START GIVEN DATA

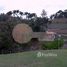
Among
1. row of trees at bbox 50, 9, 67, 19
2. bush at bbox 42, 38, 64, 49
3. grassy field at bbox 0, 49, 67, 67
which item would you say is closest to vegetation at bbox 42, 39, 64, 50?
bush at bbox 42, 38, 64, 49

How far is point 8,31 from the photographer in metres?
28.5

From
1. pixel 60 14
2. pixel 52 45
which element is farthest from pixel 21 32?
pixel 60 14

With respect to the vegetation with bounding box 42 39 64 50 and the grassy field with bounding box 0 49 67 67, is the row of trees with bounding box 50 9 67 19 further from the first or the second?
the grassy field with bounding box 0 49 67 67

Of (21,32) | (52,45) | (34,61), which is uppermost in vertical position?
(21,32)

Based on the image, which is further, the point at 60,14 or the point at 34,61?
the point at 60,14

END GIVEN DATA

EXERCISE BRIEF: Render the part of the data that opens with the line containing "Based on the" and runs through the end of the data as a two-column CSV with the headers entry and response. Give one row per entry and its response, put each field in quotes, and replace any line breaks with spaces.

EXERCISE RESPONSE:
entry,response
"Based on the image, which is further, the point at 60,14 or the point at 34,61?","the point at 60,14"